Love, particularly early love, never lets us go completely…The Captives unfurls with both speed and authenticity hurling the reader deep into the mysteries of the human heart. — Darcey Steinke, author of Sister Golden Hair and Suicide Blonde
The Captives is a powerful novel, complex, dark, and enthralling. The story is riveting, all the way to the thrillingly twisted ending. Immergut’s brand of literary noir masterfully interweaves points of view, voices, and temporal shifts, with dialogue as sharp and clean as cut glass. Bravo! — Kate Christensen, National Book Award winning-author of The Great Man and Blue Plate Special
The weight of deception on an otherwise honorable being, and the strain of fearful events and discoveries is Debra Jo Immergut’s subject… The Captives is a compelling story of two disparate individuals, only one of whom believes that consolation is more important than truth. — Susanna Moore, author of In the Cut and The Life of Objects
Pair an Ian McEwan with Rebecca du Maurier and you know some of the pleasures of Immergut. The book will lure you to read quickly, sure, yet deeper metaphysical questions will linger.
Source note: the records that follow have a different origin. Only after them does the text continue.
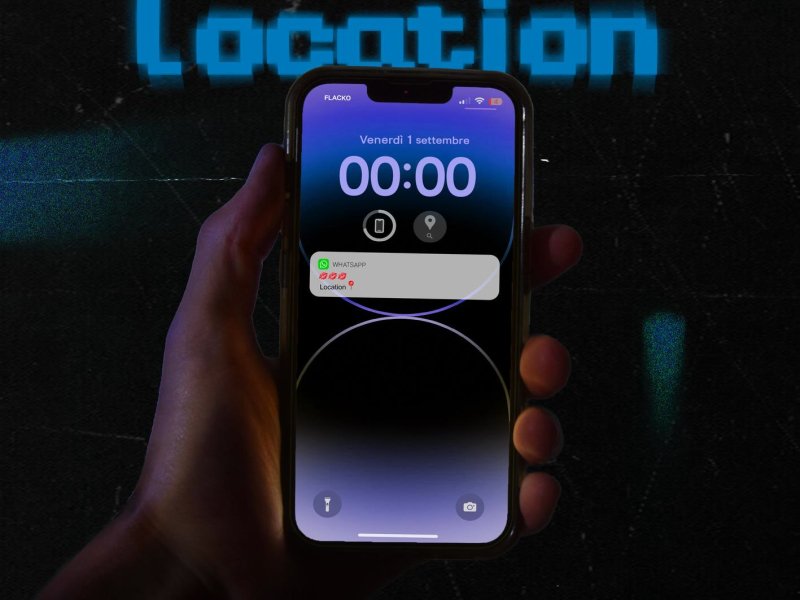 LOCATION (Single)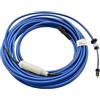 MAYTRONICS DOLPHIN Cavo autogalleggiante 18 mt diag. completo per Moby/Master e Supreme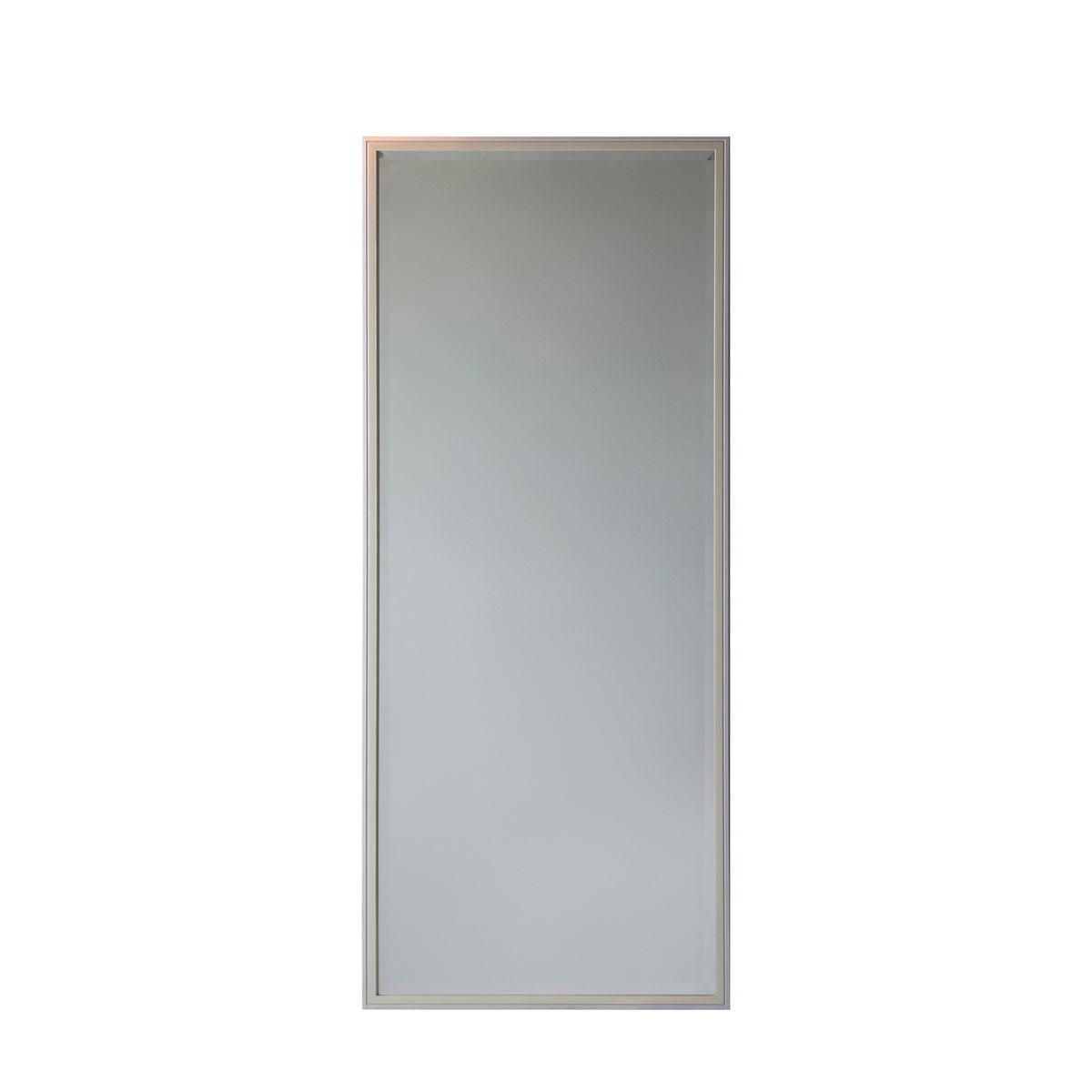 Floyd Leaner Mirror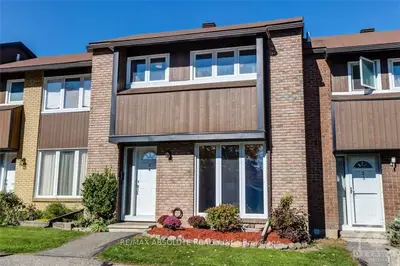 1900 MARQUIS Avenue 24, Beacon Hill North - South and Area, ON K1J 8J2
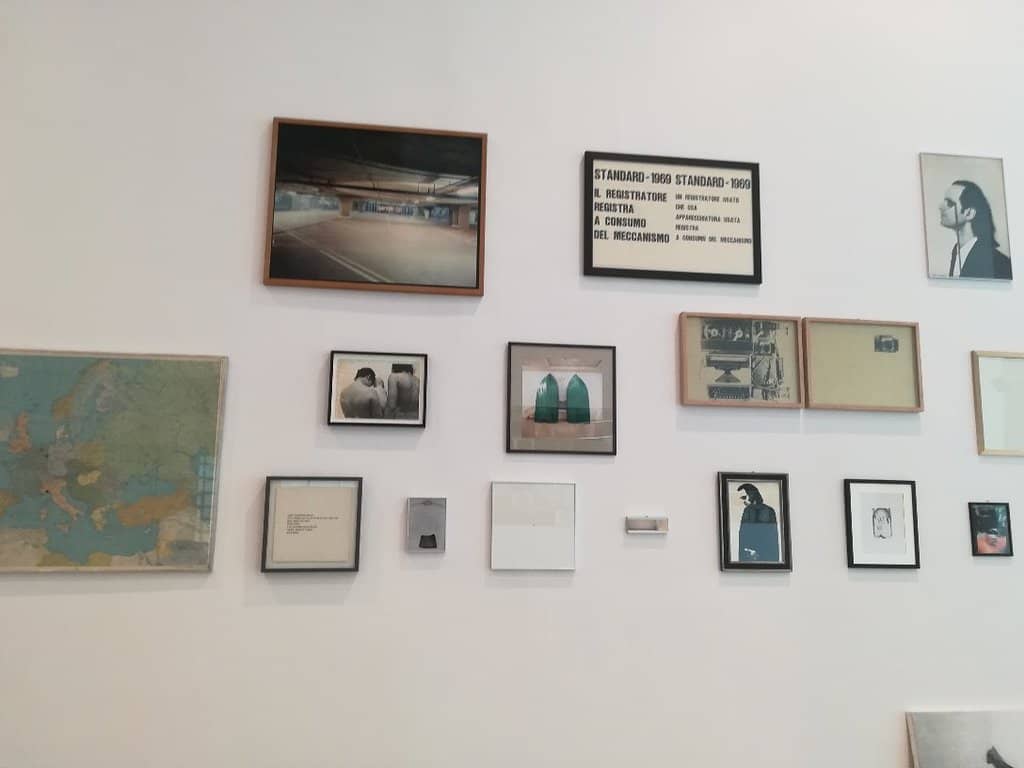 The Power Station Setting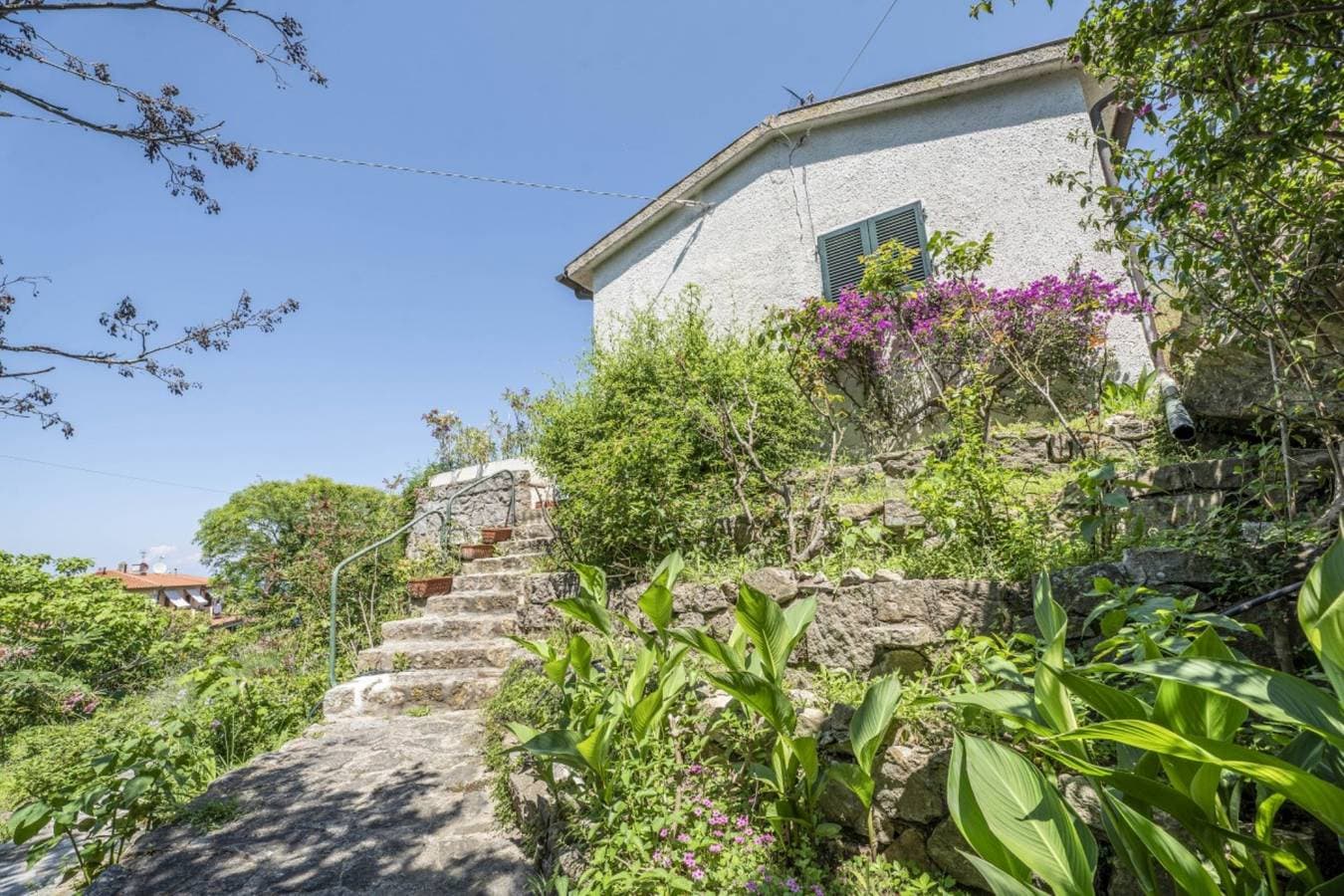 Foto 3 von 27: Villa für 6 Personen mit Terrasse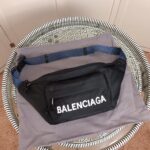 Balenciaga Crossbody Bag-44*18*10CM - Image 6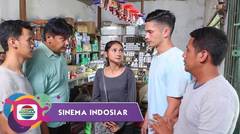 Sinema Indosiar - Penjaga Toko Bahan Bangunan yang Sukses Jadi Pengusaha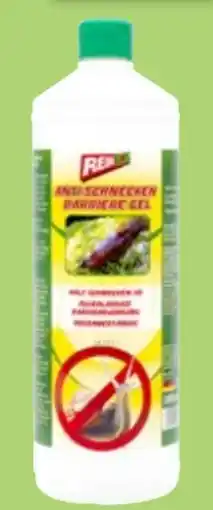 Thomas Philipps Reinex Insektenstopp Anti-Schnecken Barriere Gel Angebot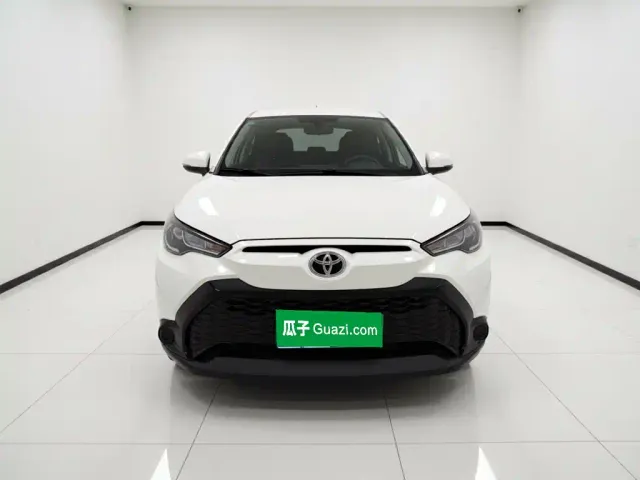 Toyota Frontlander — Фото автомобиля 2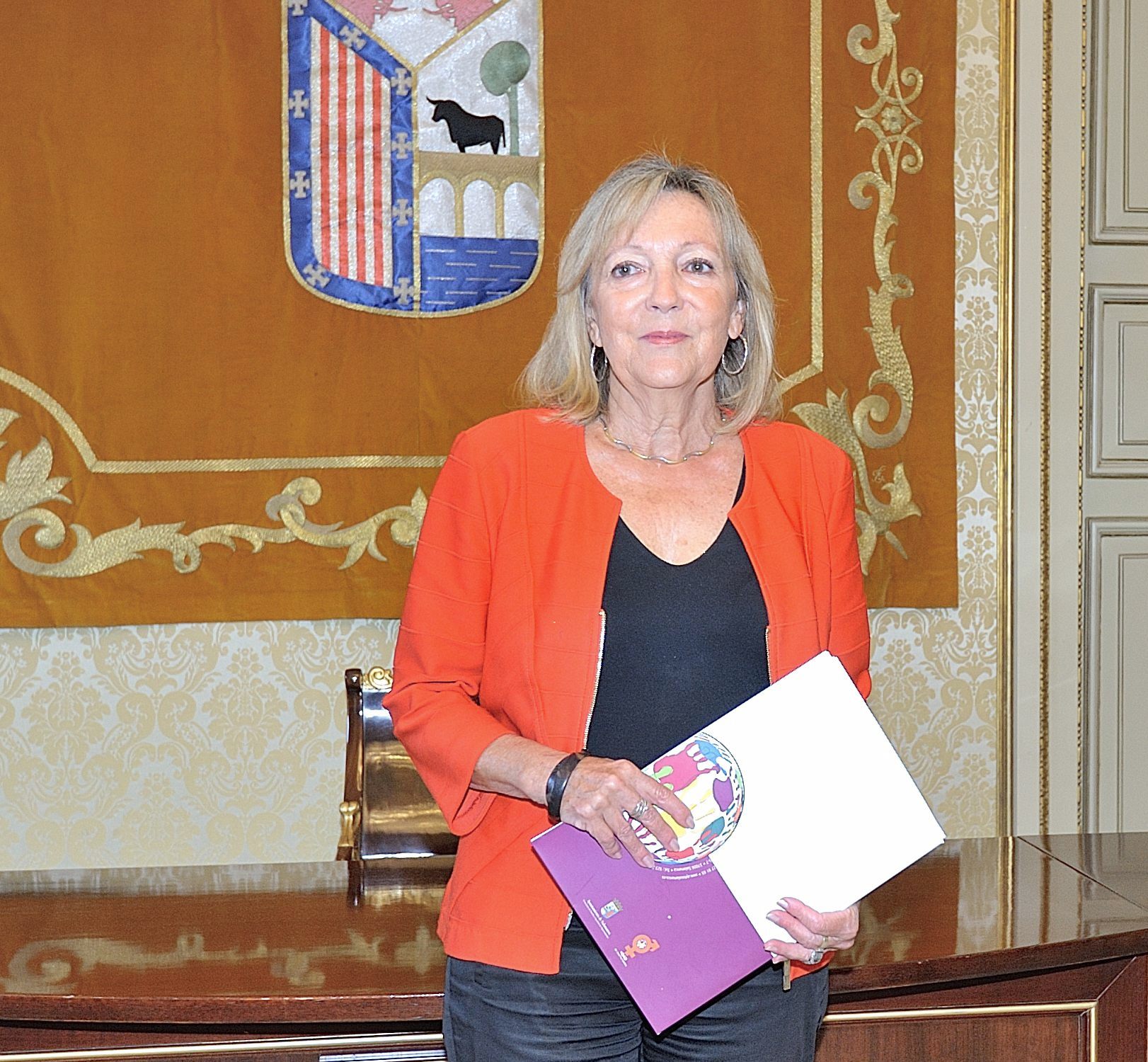 La concejala de Familia e Igualdad de Oportunidades informara esta semana en Comision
A smart, humanistic romantic, Immergut turns genre – a thriller set in a woman’s prison – inside out. The Captives’ characters are pure hunger. — Edie Meidav, Lannan Prize winning author of Kingdom of the Young and Lola, California
The Captives is psychologically astute and wise with equal doses of power and pain. Immergut mines the depths of the human psyche to reveal how weakness can turn into obsession and how a single misstep can send a life careening off course. — Ivy Pochoda, author of Visitation Street and Wonder Valley
This novel had me completely in its grip — I was pulled in as much by the believable, finely etched characters as by the unpredictable plot. A smart, artful, engrossing read that thrums with a kind of twisted elegance that hearkens back to old school classic noir films and draws you into its “thrall of dangerous love.” — Sharon Guskin, author of The Forgetting Time
And in Italian: MangiaLibre
THE STORY
As an inmate psychologist at a state prison, Frank Lundquist has had his fair share of surprises. But nothing could possibly prepare him for the day in which his high school object of desire, Miranda Greene, walks into his office for an appointment. Still reeling from the scandal that cost him his Manhattan private practice and landed him in his unglamorous job at Milford Basin Correctional Facility in the first place, Frank knows he has an ethical duty to reassign Miranda’s case. But Miranda is just as beguiling as ever, and he’s insatiably curious: how did a beautiful high school sprinter and the promising daughter of a congressman end up incarcerated for a shocking crime? Even more compelling: though Frank remembers every word Miranda ever spoke to him, she gives no indication of having any idea who he is.
Inside the prison walls, Miranda is desperate and despairing, haunted by memories of a childhood tragedy, grappling with a family legacy of dodgy moral and political choices, and still trying to unwind the disastrous love that led to her downfall. And yet she is also grittily determined to retain some control over her fate. Frank quickly becomes a potent hope for her absolution—and maybe even her escape.
Propulsive and psychologically astute, The Captives is an intimate and gripping meditation on freedom and risk, male and female power, and the urges toward both corruption and redemption that dwell in us all.